Een van de meest opvallende veranderingen onder de Omgevingswet is de versterkte rol van participatie. De wet schrijft voor dat participatie moet plaatsvinden, maar laat ruimte aan gemeenten om dit op hun eigen manier in te vullen. Dit geeft hen de vrijheid om participatieprocessen af te stemmen op de lokale context en specifieke behoeften.

Participatie speelt een rol op drie belangrijke momenten in de besluitvorming:

  1. Bij de ontwikkeling van de omgevingsvisie en het omgevingsplan. Dit kan door ideeën op te halen uit de samenleving of in co-creatie met burgers en bedrijven een visie of plan te ontwikkelen.
  2. Bij het beoordelen van initiatieven en vergunningaanvragen. Het gaat hierbij om het zorgvuldig afwegen van de belangen van direct betrokkenen bij een initiatief.
  3. Bij overheidsparticipatie. Dit houdt in dat de gemeente actief op de hoogte blijft van wat er leeft in de samenleving, zodat zij in een vroeg stadium op initiatieven kan inspelen en haar rol kan bepalen.

Lees ook: Participatieproces: hoe verhoog je het vertrouwen in het proces?

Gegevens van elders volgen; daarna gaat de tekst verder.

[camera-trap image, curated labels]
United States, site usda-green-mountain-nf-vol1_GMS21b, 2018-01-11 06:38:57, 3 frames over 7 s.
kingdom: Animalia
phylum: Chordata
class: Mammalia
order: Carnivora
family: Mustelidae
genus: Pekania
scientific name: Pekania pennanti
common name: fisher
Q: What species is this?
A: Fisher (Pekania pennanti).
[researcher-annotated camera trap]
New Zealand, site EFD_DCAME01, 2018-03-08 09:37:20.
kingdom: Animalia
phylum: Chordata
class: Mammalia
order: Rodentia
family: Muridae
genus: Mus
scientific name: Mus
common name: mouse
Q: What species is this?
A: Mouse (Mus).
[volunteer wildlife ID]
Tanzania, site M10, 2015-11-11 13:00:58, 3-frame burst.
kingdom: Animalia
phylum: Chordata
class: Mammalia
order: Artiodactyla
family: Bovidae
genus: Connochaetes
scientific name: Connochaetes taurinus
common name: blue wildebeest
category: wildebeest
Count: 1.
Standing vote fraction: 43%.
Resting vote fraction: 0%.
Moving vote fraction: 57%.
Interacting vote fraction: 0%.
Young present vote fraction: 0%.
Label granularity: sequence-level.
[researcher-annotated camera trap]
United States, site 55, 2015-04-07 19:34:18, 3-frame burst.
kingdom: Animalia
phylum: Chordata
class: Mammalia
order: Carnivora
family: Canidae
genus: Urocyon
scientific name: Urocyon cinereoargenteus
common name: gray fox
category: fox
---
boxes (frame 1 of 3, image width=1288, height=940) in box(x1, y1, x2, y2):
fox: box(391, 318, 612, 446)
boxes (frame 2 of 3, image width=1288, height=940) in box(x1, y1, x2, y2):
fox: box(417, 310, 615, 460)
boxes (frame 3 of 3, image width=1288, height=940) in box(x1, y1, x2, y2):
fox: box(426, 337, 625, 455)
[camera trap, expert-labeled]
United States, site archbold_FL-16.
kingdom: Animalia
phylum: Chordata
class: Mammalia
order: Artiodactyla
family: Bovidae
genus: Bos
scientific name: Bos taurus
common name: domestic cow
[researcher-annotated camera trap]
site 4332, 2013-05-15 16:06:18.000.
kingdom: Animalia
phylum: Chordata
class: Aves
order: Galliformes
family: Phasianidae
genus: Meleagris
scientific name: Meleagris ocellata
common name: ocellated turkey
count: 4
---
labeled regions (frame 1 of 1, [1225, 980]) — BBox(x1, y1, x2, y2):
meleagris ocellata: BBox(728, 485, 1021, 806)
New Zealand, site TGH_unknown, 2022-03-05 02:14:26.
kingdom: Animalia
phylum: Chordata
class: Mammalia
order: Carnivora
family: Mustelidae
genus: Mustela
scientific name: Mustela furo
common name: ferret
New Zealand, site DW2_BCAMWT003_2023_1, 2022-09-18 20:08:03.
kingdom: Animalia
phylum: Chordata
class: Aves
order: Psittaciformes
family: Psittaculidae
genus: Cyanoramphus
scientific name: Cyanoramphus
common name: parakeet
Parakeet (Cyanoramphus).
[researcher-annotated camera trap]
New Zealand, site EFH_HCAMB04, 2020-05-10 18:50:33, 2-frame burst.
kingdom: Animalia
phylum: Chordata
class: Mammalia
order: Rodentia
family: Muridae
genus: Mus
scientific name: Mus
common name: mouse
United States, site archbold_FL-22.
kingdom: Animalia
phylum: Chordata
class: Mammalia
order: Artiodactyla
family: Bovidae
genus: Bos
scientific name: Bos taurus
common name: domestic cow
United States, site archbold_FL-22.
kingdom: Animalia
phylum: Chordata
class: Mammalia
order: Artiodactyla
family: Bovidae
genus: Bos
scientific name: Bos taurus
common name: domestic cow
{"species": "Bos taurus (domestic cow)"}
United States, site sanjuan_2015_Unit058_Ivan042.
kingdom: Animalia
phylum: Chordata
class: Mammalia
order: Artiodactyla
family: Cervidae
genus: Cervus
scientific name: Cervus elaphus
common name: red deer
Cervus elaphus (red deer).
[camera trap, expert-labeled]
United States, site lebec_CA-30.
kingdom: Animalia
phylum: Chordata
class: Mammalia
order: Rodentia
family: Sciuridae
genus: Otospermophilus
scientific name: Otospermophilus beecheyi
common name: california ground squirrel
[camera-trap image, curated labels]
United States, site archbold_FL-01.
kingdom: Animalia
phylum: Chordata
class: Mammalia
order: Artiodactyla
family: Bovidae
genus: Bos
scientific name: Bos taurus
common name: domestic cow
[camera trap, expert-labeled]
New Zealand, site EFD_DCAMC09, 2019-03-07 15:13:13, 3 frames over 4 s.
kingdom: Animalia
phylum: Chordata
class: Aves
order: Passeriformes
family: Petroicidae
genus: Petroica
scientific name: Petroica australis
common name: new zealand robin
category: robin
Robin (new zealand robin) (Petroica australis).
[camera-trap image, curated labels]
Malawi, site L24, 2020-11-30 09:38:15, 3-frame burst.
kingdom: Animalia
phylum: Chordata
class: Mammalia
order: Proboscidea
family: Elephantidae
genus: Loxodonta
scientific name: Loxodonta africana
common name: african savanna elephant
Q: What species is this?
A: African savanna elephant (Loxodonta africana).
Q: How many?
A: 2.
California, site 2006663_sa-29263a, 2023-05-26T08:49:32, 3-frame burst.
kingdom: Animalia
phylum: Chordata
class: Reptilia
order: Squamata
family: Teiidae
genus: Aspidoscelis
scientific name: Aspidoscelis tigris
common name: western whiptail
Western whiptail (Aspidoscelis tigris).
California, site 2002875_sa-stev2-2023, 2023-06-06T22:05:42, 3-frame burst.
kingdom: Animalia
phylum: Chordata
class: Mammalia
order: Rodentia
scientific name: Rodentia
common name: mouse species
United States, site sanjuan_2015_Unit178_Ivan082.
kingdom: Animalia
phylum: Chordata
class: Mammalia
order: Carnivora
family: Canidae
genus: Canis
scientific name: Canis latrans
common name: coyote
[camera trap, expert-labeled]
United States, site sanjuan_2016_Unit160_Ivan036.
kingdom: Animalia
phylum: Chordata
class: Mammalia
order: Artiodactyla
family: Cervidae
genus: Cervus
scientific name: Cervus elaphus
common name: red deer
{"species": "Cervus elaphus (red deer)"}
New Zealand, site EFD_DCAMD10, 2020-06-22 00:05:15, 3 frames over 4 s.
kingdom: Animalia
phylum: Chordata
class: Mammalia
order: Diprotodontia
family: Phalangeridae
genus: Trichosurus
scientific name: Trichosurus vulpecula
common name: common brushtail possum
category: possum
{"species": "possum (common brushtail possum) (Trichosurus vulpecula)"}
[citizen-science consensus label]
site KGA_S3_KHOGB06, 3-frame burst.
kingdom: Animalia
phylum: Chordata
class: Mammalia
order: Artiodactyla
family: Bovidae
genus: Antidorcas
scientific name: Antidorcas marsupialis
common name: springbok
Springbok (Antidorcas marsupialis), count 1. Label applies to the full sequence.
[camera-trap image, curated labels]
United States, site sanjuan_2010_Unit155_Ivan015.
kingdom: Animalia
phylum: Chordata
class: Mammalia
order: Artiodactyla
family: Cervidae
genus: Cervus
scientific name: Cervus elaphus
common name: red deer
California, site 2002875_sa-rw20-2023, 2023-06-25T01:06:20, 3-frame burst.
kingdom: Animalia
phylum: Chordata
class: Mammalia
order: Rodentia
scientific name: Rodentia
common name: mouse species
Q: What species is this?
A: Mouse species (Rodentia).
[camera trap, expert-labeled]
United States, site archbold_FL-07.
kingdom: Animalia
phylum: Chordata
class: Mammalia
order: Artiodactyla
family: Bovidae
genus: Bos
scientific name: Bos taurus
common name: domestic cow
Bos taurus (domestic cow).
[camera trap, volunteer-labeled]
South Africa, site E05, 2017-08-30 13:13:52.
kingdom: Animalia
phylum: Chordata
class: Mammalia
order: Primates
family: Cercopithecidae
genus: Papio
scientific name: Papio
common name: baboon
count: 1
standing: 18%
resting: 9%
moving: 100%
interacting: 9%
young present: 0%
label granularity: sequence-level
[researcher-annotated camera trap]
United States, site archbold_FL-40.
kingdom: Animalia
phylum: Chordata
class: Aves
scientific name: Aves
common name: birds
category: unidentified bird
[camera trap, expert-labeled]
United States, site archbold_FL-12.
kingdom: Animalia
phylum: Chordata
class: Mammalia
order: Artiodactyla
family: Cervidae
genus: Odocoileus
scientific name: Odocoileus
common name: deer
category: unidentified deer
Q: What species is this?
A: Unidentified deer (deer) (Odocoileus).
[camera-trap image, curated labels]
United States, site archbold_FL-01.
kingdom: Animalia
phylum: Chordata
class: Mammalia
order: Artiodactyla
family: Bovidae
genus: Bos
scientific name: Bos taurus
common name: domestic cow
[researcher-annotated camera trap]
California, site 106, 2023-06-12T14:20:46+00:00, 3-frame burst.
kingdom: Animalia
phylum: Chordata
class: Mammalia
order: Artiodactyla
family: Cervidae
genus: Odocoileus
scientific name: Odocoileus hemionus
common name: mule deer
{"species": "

Gemeenten ontwikkelen hun eigen werkwijze

De Omgevingswet biedt gemeenten de ruimte om hun eigen werkwijzen te ontwikkelen voor participatie. Hoewel de wet verplicht tot participatie, geeft deze geen specifieke invulling hoe dit moet gebeuren. Gemeenten kunnen dus zelf bepalen hoe zij dit proces vormgeven, rekening houdend met de lokale situatie.

Om gemeenten hierbij te ondersteunen, heeft de Vereniging van Nederlandse Gemeenten (VNG) de Inspiratiegids Participatie bij de Omgevingswet ontwikkeld. Deze gids helpt gemeenten om passende participatieprocessen op te zetten die aansluiten op de behoeften van hun inwoners en organisaties.

participatie_vng

Rol van de gemeenteraad: kaders stellen en adviseren

De Omgevingswet verandert de rol van de gemeenteraad niet fundamenteel, maar er komen wel nieuwe bevoegdheden bij. De gemeenteraad blijft verantwoordelijk voor het stellen van de kaders en het strategisch beleid van de gemeente, zoals vastgelegd in de omgevingsvisie en het omgevingsplan. Het college van burgemeester en wethouders (B&W) voert het beleid vervolgens uit, onder toezicht van de gemeenteraad.

Een belangrijke toevoeging aan de bevoegdheden van de gemeenteraad is het verzwaard adviesrecht. Dit recht geldt specifiek voor buitenplanse omgevingsplanactiviteiten (BOPA’s), oftewel activiteiten die afwijken van het omgevingsplan. In dergelijke gevallen kan de gemeenteraad vooraf een bindend advies geven over een vergunningsaanvraag. Als de gemeenteraad een negatief advies geeft, mag het college van B&W de vergunning niet verlenen. Dit geeft de gemeenteraad meer controle over afwijkende plannen en zorgt ervoor dat de belangen van de samenleving goed worden meegewogen.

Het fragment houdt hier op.